Scientists have developed portable hand-held X-ray apparatus: direct skin fluoroscopy
on May 25, Beijing time, according to the British Daily Mail, doctors who are worried that patients are unwilling to adhere to the established course of treatment can rest assured. Scientists have recently invented a hand-held X-ray instrument that can help encourage patients to adhere to treatment
this instrument is called "anatonme", which is a small hand-held instrument, including a projector, digital camera and infrared camera, as well as a laser indicator.
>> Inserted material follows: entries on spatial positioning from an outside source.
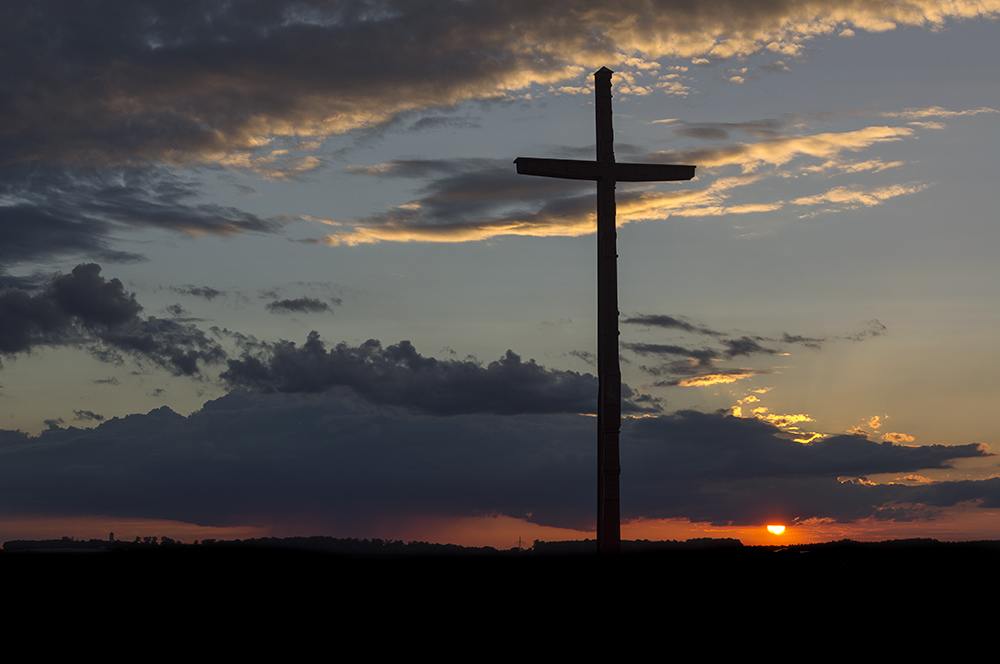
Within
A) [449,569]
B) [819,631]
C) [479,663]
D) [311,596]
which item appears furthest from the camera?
[449,569]

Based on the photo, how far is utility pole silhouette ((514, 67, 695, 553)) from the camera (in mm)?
25453

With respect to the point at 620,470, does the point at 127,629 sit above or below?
below

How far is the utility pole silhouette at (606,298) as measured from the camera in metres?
25.5

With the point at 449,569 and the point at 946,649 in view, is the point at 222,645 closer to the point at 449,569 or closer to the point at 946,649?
the point at 449,569

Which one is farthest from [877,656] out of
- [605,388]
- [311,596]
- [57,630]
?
[605,388]

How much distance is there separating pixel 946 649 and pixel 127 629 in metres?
11.6

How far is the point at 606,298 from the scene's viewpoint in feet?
84.4

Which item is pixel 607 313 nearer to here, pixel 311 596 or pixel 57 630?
pixel 311 596

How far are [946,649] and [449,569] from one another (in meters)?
9.13

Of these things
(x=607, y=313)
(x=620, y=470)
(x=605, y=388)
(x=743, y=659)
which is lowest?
(x=743, y=659)

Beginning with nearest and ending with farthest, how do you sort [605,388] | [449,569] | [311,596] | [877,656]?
[877,656] < [311,596] < [449,569] < [605,388]

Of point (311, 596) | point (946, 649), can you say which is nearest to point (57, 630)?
point (311, 596)

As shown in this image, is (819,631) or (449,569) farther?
(449,569)

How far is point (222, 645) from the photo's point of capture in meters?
12.6
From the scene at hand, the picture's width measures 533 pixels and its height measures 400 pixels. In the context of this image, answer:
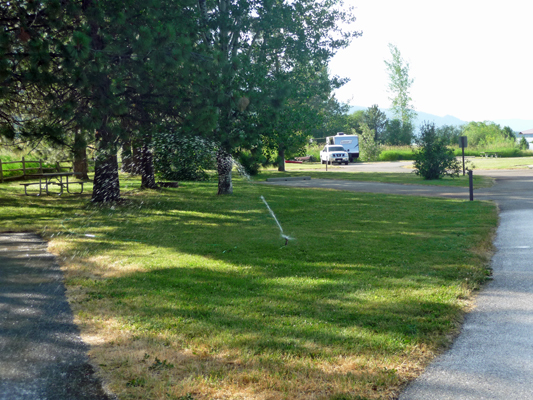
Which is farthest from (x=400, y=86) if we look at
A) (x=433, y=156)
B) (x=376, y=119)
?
(x=433, y=156)

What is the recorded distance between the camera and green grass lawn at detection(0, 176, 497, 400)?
391 cm

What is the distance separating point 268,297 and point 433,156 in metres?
22.3

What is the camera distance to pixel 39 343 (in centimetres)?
469

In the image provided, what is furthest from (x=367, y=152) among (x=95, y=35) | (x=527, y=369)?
(x=527, y=369)

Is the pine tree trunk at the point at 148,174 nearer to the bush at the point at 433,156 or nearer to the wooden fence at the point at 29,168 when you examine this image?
the wooden fence at the point at 29,168

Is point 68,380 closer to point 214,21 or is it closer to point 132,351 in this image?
point 132,351

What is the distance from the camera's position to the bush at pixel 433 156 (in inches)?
1031

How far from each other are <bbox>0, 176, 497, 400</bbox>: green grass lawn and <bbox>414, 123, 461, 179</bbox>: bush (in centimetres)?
1372

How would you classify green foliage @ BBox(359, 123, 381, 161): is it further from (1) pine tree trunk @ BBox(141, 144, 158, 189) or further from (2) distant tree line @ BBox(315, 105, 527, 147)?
(1) pine tree trunk @ BBox(141, 144, 158, 189)

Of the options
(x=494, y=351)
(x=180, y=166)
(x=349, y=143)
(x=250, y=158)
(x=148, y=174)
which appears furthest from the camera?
(x=349, y=143)

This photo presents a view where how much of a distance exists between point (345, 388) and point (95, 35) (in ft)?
40.9

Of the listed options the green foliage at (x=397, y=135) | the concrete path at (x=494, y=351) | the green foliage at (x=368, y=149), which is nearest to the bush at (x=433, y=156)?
the concrete path at (x=494, y=351)

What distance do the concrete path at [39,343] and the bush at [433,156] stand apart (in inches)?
874

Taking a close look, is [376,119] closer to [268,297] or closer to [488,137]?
[488,137]
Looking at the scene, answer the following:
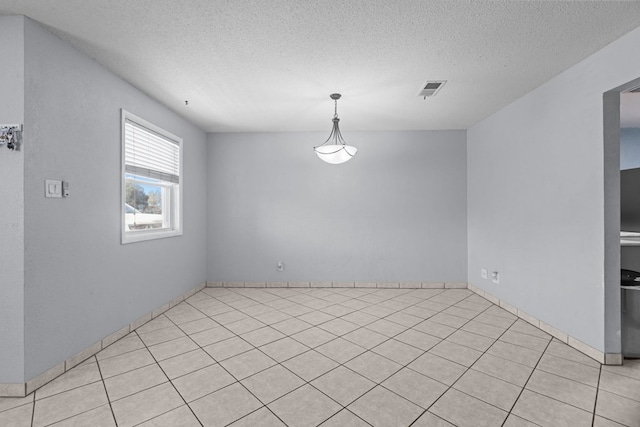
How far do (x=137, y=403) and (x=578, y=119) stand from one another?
415 centimetres

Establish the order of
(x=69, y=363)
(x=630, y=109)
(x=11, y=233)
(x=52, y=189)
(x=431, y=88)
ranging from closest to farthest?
(x=11, y=233)
(x=52, y=189)
(x=69, y=363)
(x=431, y=88)
(x=630, y=109)

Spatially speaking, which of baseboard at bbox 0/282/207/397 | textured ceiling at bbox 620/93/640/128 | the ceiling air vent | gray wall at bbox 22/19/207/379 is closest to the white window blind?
gray wall at bbox 22/19/207/379

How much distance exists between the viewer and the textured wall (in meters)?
1.86

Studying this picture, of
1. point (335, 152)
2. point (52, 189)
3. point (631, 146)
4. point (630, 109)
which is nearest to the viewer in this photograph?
point (52, 189)

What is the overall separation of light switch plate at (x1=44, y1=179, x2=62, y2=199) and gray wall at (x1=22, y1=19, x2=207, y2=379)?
34 mm

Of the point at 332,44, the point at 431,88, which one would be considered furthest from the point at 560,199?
the point at 332,44

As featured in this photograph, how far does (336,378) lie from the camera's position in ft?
6.73

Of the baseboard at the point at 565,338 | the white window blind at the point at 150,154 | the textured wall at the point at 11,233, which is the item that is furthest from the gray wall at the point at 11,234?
the baseboard at the point at 565,338

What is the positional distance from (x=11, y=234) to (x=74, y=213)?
1.34ft

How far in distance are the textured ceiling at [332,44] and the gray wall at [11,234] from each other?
0.34m

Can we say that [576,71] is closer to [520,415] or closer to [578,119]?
[578,119]

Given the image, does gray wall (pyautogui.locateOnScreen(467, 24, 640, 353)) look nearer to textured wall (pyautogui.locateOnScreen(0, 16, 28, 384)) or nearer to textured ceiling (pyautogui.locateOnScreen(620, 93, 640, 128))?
textured ceiling (pyautogui.locateOnScreen(620, 93, 640, 128))

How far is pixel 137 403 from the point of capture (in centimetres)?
179

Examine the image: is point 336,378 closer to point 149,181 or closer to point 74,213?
point 74,213
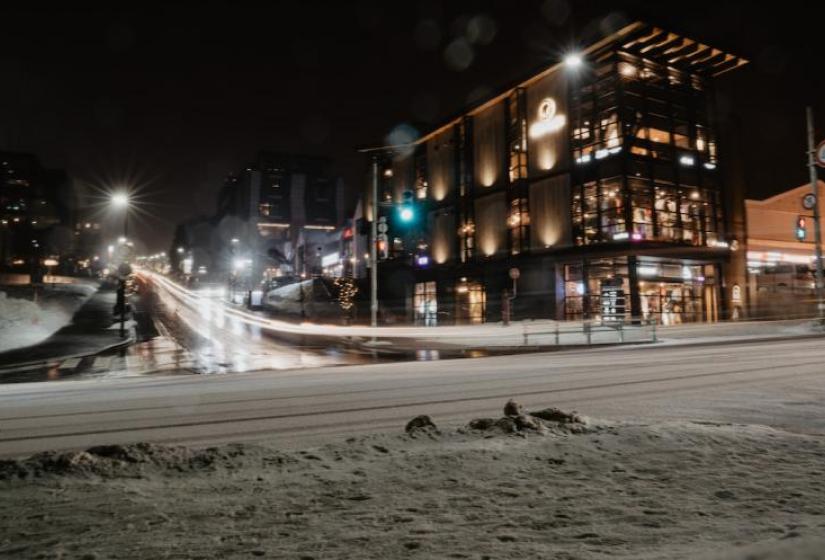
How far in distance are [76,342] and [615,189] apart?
2965cm

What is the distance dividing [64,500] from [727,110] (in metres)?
43.2

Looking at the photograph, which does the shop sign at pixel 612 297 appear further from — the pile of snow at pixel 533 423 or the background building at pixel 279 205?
the background building at pixel 279 205

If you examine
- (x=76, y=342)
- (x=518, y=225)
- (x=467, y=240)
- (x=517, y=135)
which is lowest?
(x=76, y=342)

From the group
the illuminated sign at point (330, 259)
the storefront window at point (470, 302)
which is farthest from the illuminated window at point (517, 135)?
the illuminated sign at point (330, 259)

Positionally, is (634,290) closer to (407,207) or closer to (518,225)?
(518,225)

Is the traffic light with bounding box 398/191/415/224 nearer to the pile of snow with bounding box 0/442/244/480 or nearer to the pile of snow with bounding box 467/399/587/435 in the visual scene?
the pile of snow with bounding box 467/399/587/435

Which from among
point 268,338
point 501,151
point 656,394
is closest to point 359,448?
point 656,394

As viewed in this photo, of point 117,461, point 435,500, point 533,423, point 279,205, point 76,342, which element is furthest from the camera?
point 279,205

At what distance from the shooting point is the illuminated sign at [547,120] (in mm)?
36250

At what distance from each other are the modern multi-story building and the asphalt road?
57.5 ft

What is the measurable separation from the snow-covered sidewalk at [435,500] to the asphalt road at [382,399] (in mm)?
1743

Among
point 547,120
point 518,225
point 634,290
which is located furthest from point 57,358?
point 547,120

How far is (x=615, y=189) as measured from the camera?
32594 millimetres

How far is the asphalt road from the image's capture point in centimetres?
675
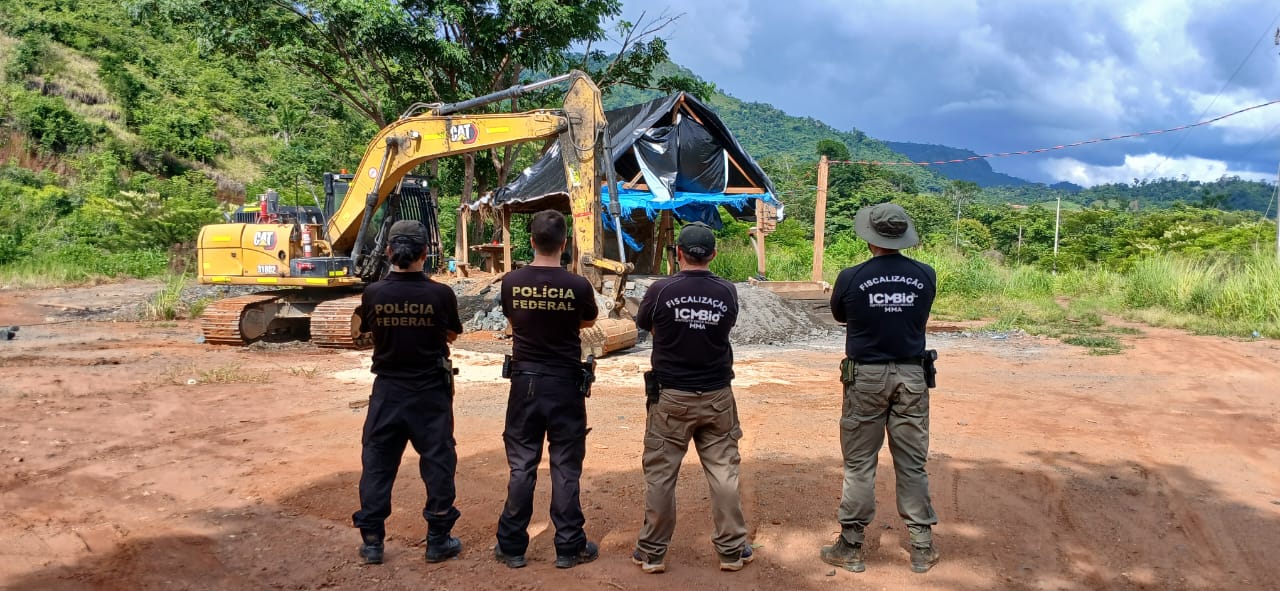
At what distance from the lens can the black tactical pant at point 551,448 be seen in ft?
13.0

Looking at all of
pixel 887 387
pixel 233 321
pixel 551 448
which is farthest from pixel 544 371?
pixel 233 321

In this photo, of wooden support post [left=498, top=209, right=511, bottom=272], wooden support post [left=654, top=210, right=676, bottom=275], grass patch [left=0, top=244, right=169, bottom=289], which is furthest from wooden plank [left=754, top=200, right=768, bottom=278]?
grass patch [left=0, top=244, right=169, bottom=289]

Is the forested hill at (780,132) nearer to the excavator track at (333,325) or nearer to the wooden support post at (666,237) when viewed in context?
the wooden support post at (666,237)

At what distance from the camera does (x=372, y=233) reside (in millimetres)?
12945

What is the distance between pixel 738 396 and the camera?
8555mm

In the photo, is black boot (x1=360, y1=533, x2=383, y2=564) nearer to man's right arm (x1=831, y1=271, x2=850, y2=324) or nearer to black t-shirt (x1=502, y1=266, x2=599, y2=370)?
black t-shirt (x1=502, y1=266, x2=599, y2=370)

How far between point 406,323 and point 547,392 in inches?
30.5

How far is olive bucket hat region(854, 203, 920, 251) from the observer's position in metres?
4.16

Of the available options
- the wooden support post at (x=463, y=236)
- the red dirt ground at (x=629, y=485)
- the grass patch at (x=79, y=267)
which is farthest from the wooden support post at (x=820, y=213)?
the grass patch at (x=79, y=267)

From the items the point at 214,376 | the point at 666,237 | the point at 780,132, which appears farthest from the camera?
the point at 780,132

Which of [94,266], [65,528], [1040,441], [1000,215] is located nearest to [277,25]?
[94,266]

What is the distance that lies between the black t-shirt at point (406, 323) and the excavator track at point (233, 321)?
9133mm

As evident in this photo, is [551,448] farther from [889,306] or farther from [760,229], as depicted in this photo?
[760,229]

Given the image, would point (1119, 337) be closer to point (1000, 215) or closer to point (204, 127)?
point (204, 127)
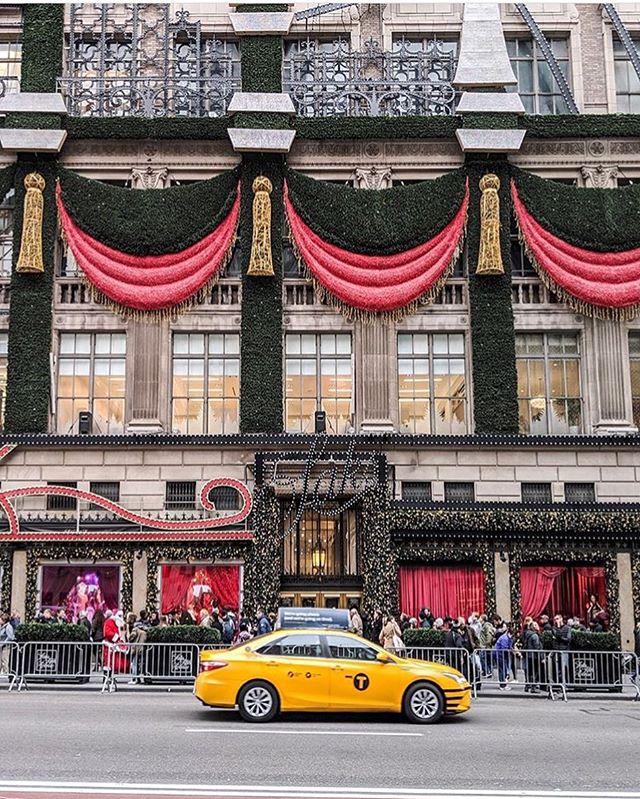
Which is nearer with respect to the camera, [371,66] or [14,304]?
[14,304]

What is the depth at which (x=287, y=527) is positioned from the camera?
34531 mm

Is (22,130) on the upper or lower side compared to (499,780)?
upper

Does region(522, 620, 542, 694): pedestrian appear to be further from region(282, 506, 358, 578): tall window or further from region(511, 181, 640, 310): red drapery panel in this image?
region(511, 181, 640, 310): red drapery panel

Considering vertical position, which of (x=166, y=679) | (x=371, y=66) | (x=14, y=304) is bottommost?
(x=166, y=679)

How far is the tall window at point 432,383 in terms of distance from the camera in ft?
116

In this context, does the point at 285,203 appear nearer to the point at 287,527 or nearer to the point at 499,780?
the point at 287,527

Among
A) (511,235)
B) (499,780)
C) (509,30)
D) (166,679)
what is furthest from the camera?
(509,30)

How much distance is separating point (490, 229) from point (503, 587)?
12.2m

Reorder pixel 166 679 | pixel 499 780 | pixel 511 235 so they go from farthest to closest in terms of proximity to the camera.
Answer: pixel 511 235 < pixel 166 679 < pixel 499 780

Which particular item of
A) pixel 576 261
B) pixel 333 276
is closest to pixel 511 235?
pixel 576 261

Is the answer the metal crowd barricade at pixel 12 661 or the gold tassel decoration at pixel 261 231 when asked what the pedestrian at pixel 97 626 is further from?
the gold tassel decoration at pixel 261 231

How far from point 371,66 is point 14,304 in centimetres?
1592

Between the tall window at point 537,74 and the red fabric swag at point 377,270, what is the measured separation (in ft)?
23.5

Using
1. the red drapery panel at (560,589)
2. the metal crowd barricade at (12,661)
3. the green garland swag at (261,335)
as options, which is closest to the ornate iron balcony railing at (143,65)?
the green garland swag at (261,335)
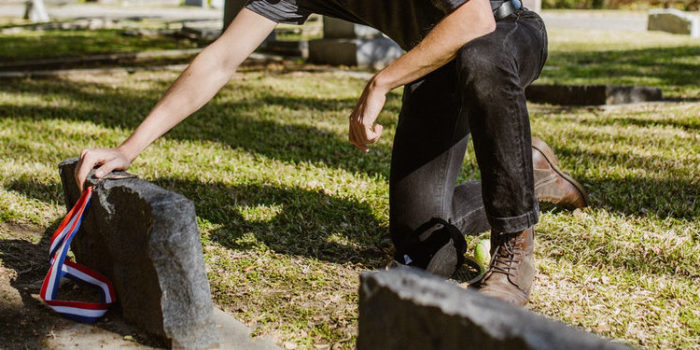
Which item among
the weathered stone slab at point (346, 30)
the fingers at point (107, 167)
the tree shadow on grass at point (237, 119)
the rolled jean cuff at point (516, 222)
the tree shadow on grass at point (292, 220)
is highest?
the weathered stone slab at point (346, 30)

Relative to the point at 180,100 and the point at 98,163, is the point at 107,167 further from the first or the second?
the point at 180,100

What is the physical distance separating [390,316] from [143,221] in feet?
3.27

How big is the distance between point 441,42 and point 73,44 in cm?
1063

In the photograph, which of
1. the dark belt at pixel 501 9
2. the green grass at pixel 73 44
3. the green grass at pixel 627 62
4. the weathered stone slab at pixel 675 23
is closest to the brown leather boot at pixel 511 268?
the dark belt at pixel 501 9

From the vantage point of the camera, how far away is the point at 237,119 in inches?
221

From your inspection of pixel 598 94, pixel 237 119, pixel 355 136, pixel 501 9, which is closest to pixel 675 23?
pixel 598 94

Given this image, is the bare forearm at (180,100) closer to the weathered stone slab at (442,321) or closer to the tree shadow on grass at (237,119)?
the weathered stone slab at (442,321)

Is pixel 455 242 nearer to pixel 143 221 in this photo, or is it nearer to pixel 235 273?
pixel 235 273

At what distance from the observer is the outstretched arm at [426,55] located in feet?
7.16

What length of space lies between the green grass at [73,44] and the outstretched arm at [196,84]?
7.53 metres

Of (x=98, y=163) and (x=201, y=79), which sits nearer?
(x=98, y=163)

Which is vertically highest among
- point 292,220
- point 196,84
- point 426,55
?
point 426,55

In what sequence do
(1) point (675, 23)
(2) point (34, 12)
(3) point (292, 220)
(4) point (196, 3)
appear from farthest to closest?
1. (4) point (196, 3)
2. (2) point (34, 12)
3. (1) point (675, 23)
4. (3) point (292, 220)

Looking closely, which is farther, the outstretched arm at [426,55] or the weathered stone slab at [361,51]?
the weathered stone slab at [361,51]
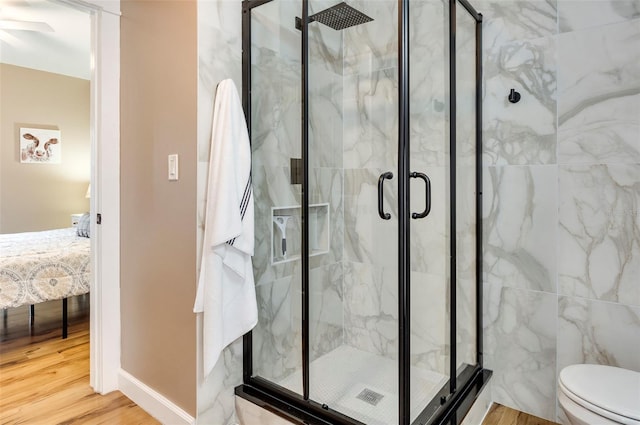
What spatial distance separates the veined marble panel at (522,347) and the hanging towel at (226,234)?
4.32 feet

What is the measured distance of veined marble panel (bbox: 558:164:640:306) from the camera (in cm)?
171

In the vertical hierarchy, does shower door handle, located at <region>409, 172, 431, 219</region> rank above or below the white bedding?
above

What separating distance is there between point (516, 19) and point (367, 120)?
90 centimetres

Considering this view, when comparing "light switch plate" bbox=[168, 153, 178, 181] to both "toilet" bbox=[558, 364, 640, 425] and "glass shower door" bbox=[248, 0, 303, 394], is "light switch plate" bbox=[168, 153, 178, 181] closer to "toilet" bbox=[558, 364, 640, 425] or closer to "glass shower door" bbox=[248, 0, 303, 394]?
"glass shower door" bbox=[248, 0, 303, 394]

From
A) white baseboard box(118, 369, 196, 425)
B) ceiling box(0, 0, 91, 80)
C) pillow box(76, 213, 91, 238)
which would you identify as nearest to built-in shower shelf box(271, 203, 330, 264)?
white baseboard box(118, 369, 196, 425)

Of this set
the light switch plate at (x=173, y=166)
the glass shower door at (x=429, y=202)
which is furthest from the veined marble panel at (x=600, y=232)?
the light switch plate at (x=173, y=166)

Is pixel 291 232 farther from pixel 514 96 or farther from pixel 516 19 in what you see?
pixel 516 19

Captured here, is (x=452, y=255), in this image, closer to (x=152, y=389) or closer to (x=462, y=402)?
(x=462, y=402)

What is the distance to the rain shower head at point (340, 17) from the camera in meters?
1.95

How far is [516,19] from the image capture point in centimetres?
197

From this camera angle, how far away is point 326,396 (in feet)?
5.89

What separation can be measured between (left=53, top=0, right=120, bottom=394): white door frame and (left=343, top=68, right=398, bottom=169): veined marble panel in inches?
51.6

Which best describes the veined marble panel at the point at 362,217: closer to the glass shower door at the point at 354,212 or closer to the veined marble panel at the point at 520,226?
the glass shower door at the point at 354,212

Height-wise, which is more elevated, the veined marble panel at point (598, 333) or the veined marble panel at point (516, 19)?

The projector can project six typical injury images stored in the computer in advance on the patient's skin, manikin or wall, so as to help the patient judge their own injury type and degree. The detailed image also includes the skeleton knot 4, the middle structure of the mortar tensile testing machine, muscle tissue, tendons and nervous system
doctors can check the progress of patients' rehabilitation through the images and videos taken by this device, and know whether they are using the correct rehabilitation methods for rehabilitation exercise every day. The infrared camera allows the doctor to "scribble" on the image with a laser indicator. In this way, doctors can quickly get an image and related documents for patients to take home
according to the researchers of Microsoft Corporation in the United States who developed this device, 30% - 50% of patients with chronic diseases will soon give up adhering to treatment
the team conducting this study was led by Tao Ni, Amy Karlson and Daniel Wigdor. They said they hoped that the advent of this device would help doctors encourage their patients to adhere to treatment when the processing rate reached about 27%
they also said that compared with traditional treatment methods, the use of such devices and large LCD screens made them feel more willing to treat and could provide more information for patients
Carlson from Microsoft Research said, "this is an interesting new field, because although various devices have made great progress, there is a relative lack of devices used to improve doctors' stiffness, which directly affects the stiffness of the system and the opportunities for face-to-face communication and communication between patients."
he said, "the best moment was when we directly projected the medical image on the patient's arms and feet. They said, wow! This is so cool! I saw through my skin! So we thought the patient seemed very surprised and satisfied that the pathological image could be directly displayed on his skin."